As this week's report from Royal Commission into Violence, Abuse, Neglect and Exploitation of People with Disability shows, people with a disability - despite being in the highest priority vaccination groups – substantially missed out through the Commonwealth Government's failure to consult, lack of transparency in decision making and failure to provide clear and easily comprehensible information, which caused unnecessary confusion and vaccine reluctance.
“As New South Wales and Victoria begin to emerge from lockdowns in the coming weeks, it will be essential to ensure that disadvantaged groups – who will often be the last to get vaccinated, simply through lack of access and not because of resistance – can gain the important education and training they will need,” said Dr Perlgut. “It’s not enough to ‘build it’ and assume ‘they will come’ to training, the way the Kevin Costner created a baseball diamond in the film Field of Dreams.”
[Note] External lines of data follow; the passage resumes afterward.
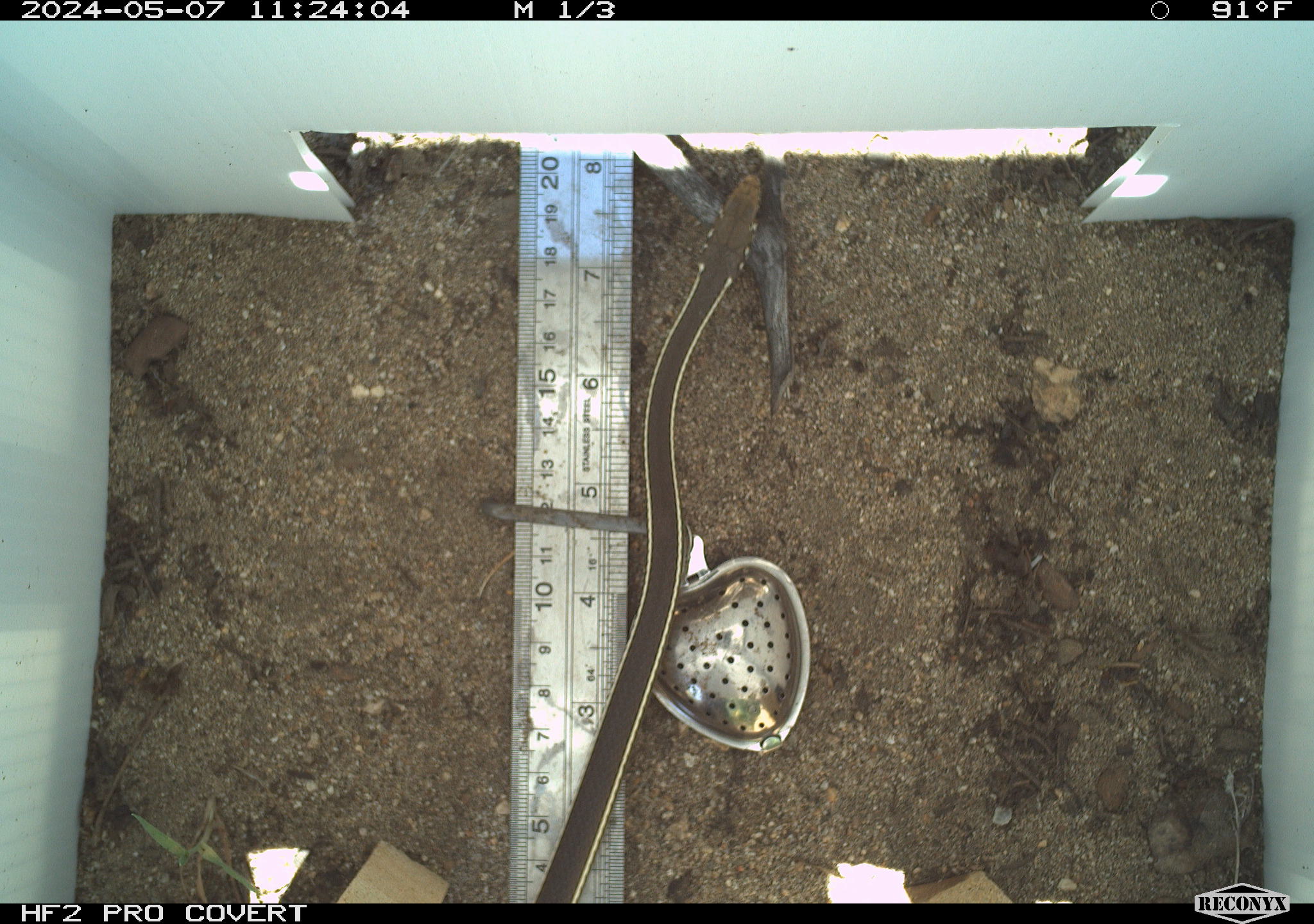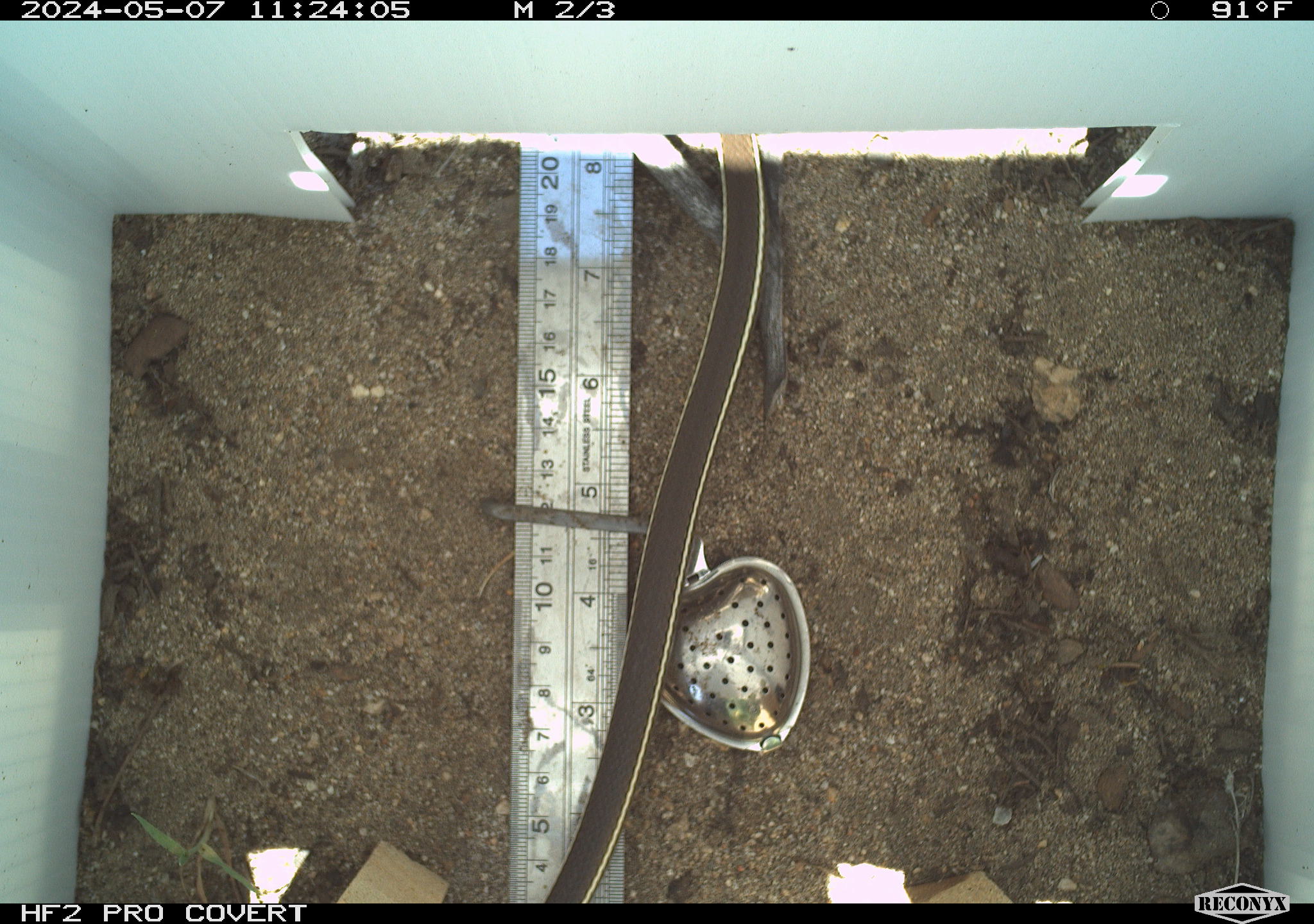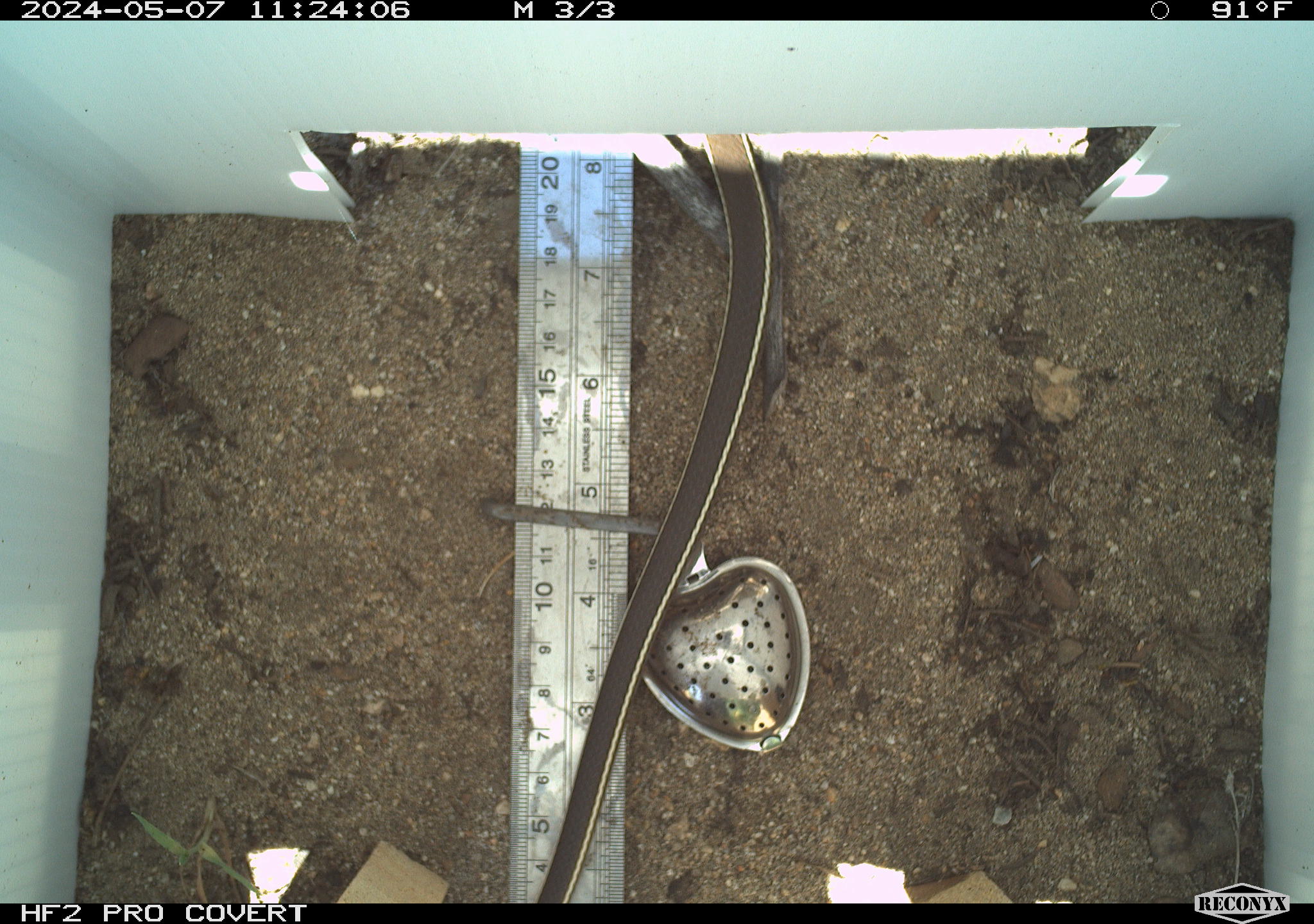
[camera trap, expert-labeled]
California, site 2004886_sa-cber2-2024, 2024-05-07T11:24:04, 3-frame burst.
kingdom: Animalia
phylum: Chordata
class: Reptilia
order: Squamata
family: Colubridae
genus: Masticophis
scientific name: Masticophis lateralis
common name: striped racer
Striped racer (Masticophis lateralis).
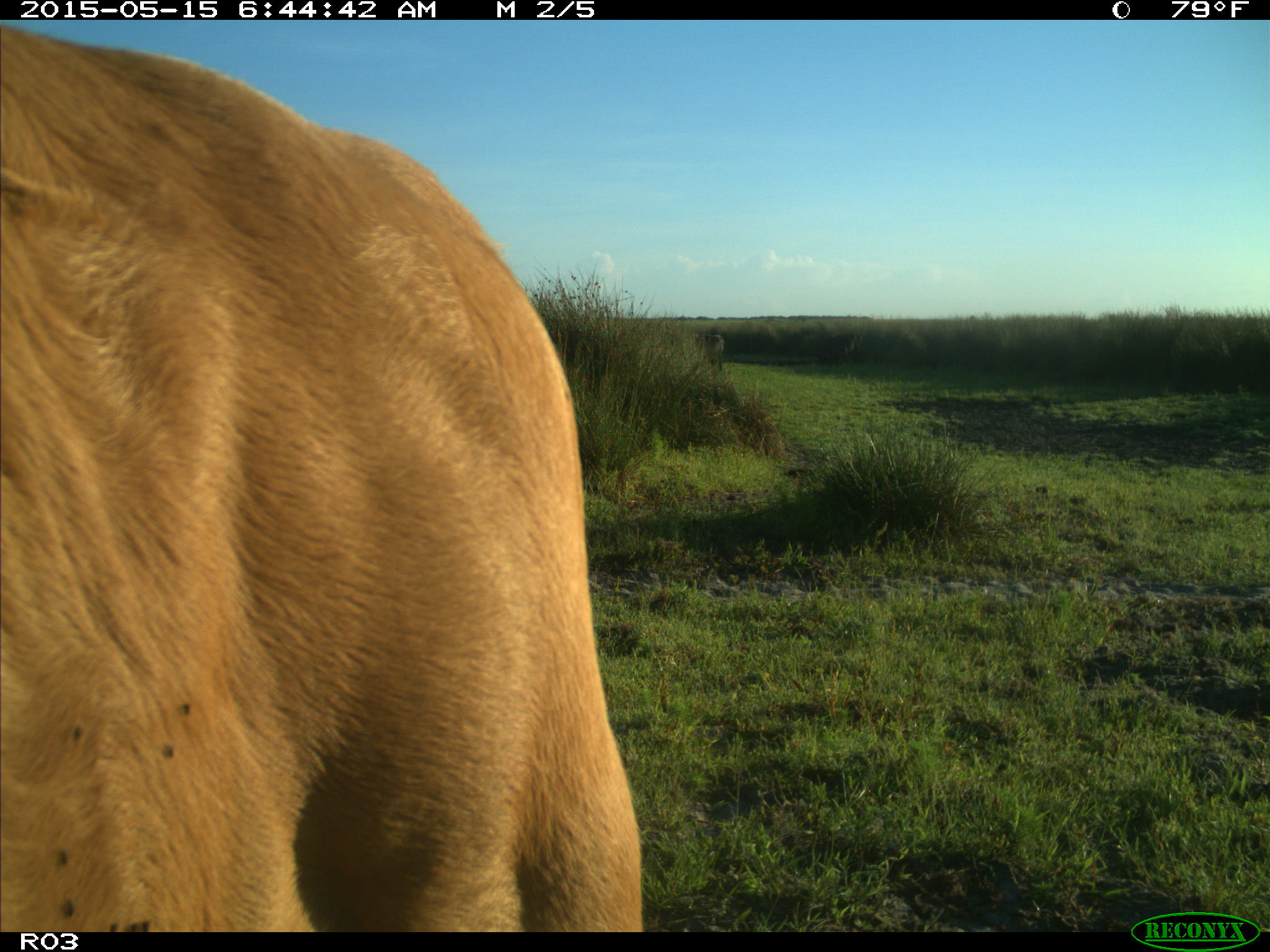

Disadvantaged adult Australian students have many barriers to participating in learning, including mental health issues, negative previous experiences with school and low self-esteem in a learning context; these are particularly acute for younger learners.
The Role of Australian Adult and Community Education Providers
Last year – 2020 – saw a steep drop in the number of students engaged in VET with ACE providers, the first major drop in many years, much more than most other VET sub-sectors, according to data from the National Centre for Vocational Education Research (NCVER). This took place nationally, not just in the states hardest hit by COVID-19.
Much of the ACE student decrease appears to be due to the COVID-19 impact of less formal learning undertaken by vulnerable and disadvantaged students – although informal, pre-accredited and non-accredited learning appears to have increased in 2020, in part compensating for reduced formal accredited enrolments. This trend appears to have resurfaced in July 2021 with COVID-19 Delta strain outbreaks and resultant lockdowns in New South Wales and Victoria.
“CCA’s concern is that the most disadvantaged adult learners be given assistance to re-engage in education and training,” said CCA CEO, Dr Don Perlgut.